The right turn there is legal, and the driver did slow down and use a horn. But still, I was only near the junction a couple of times for a few minutes (trying very hard to see a logic in the arrangements). And there was this cyclist too:


He is travelling north to south on Whiteladies Road. He will have just passed this No Left Turn sign.

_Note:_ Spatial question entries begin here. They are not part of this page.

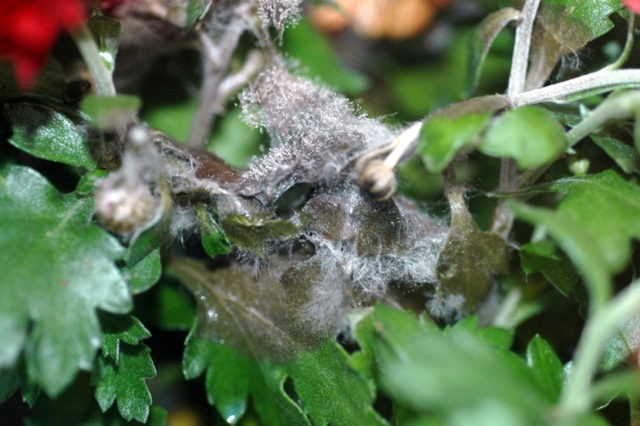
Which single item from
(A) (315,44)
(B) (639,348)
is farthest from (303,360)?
(A) (315,44)

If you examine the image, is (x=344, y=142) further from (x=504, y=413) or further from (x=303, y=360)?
(x=504, y=413)

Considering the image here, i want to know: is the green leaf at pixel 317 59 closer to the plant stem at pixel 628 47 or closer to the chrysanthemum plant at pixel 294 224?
the chrysanthemum plant at pixel 294 224

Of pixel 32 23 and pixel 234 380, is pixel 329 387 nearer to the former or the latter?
pixel 234 380

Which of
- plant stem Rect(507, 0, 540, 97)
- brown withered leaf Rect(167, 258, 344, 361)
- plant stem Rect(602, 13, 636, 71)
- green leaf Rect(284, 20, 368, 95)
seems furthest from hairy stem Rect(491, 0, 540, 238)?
green leaf Rect(284, 20, 368, 95)

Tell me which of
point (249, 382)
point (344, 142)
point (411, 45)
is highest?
point (344, 142)

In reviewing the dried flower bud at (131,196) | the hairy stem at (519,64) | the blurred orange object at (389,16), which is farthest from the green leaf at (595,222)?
the blurred orange object at (389,16)

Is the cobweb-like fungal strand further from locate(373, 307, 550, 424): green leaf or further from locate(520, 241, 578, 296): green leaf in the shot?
locate(373, 307, 550, 424): green leaf

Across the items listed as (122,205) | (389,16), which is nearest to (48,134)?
(122,205)
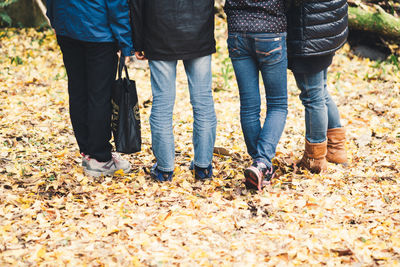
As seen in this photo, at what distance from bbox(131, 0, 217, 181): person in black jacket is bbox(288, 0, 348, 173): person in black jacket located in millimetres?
634

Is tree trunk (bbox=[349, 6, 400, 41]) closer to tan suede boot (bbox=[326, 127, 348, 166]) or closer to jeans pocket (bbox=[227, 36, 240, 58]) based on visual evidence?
tan suede boot (bbox=[326, 127, 348, 166])

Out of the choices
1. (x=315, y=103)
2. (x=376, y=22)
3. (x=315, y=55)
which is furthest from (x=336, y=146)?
(x=376, y=22)

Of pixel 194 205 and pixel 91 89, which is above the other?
pixel 91 89

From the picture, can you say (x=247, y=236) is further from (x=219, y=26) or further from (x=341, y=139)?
(x=219, y=26)

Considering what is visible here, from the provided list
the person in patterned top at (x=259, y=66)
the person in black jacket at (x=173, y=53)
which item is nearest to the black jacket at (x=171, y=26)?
the person in black jacket at (x=173, y=53)

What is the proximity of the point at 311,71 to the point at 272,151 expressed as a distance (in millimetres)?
689

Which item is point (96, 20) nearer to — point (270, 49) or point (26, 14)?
point (270, 49)

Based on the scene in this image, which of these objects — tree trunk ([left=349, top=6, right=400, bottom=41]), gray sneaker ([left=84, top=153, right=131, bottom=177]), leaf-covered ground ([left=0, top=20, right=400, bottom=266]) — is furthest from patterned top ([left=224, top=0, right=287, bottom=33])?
tree trunk ([left=349, top=6, right=400, bottom=41])

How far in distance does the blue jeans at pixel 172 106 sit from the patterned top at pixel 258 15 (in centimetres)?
37

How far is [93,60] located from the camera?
3.16 meters

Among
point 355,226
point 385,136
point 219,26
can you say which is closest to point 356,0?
point 219,26

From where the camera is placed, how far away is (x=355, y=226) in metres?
2.83

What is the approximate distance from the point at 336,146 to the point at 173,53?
1.84 m

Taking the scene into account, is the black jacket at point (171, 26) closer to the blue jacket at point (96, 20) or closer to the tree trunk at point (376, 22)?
the blue jacket at point (96, 20)
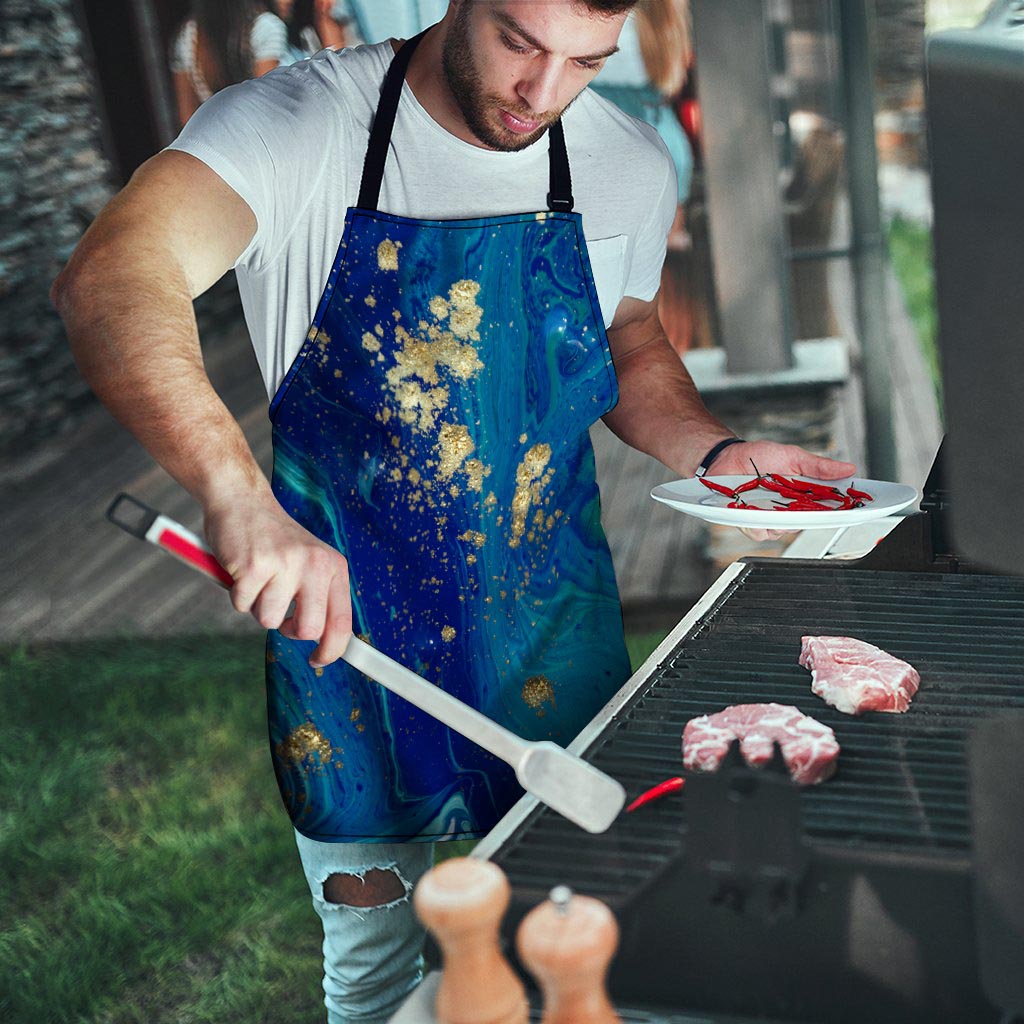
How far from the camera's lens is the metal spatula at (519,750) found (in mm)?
1148

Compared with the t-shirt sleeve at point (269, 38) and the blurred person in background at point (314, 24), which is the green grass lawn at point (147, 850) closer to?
the blurred person in background at point (314, 24)

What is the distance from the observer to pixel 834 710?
142cm

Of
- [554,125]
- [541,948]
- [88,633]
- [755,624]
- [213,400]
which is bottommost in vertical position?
[88,633]

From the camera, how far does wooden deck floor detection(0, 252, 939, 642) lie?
511cm

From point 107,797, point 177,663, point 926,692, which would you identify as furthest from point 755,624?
point 177,663

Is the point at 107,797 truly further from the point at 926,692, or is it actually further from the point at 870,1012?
the point at 870,1012

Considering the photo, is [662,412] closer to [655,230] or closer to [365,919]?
[655,230]

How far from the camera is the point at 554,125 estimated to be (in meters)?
1.94

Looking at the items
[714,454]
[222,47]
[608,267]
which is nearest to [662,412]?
[714,454]

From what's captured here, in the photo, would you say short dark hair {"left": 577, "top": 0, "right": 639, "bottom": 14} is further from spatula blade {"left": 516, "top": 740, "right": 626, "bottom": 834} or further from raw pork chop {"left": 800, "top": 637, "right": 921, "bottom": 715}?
spatula blade {"left": 516, "top": 740, "right": 626, "bottom": 834}

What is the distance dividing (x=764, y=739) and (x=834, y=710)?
0.14 m

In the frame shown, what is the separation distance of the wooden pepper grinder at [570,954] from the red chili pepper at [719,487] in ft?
3.25

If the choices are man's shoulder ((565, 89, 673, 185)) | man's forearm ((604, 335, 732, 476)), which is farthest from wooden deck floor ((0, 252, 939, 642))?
man's shoulder ((565, 89, 673, 185))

I have no idea what happened next, but my second photograph from the same position as the first looks like this:


Notice that he is over the edge of an ASL. He seems to have crossed the junction and then doubled back to cycle diagonally across Tyndall’s Park Road, possibly taking advantage of drop curbs on the two crossings. Look carefully and you will see the green cycle light showing. Notice, too, that another couple of schoolboys are waiting to cross Whiteladies Road where there is no light controlled crossing for them. Tyndall’s Park Road at this time of day has a steady stream of school pupils on this side of the road, because this is the side the school is on. Logically they will be making the same choices on the way to school in the morning. If they made the double crossing required to get over Whiteladies Road with lights, they might still have to cross back over St Paul’s Road again (with no lights to help)  to continue their journey.

I expect by now that you are now feeling as confused as I do. To help you get everything fixed in your mind, here are some more illustrations of what happens when a City Council tries to please everybody and ends up confusing an old duffer who just wants to know “What am I supposed to do here?”.


There’s my cycle lane to The South.  Is it just “advisory”? Looks like it. I bet that camera saw me taking pictures at some point.


It looks like a cyclist has accepted the invitation to mount the pavement here. Tyre tracks tell the story. Perhaps it was to avoid the “No Left Turn” and scare the pedestrians? On the other hand it could be one of Bristol’s many unsigned “Shared Space” areas.


See that drop curb again? Just the thing for enticing school children onto the main bus route. Shame about the vehicles waiting in the cycle space. And heaven help anyone who used it in a self-propelled wheel chair.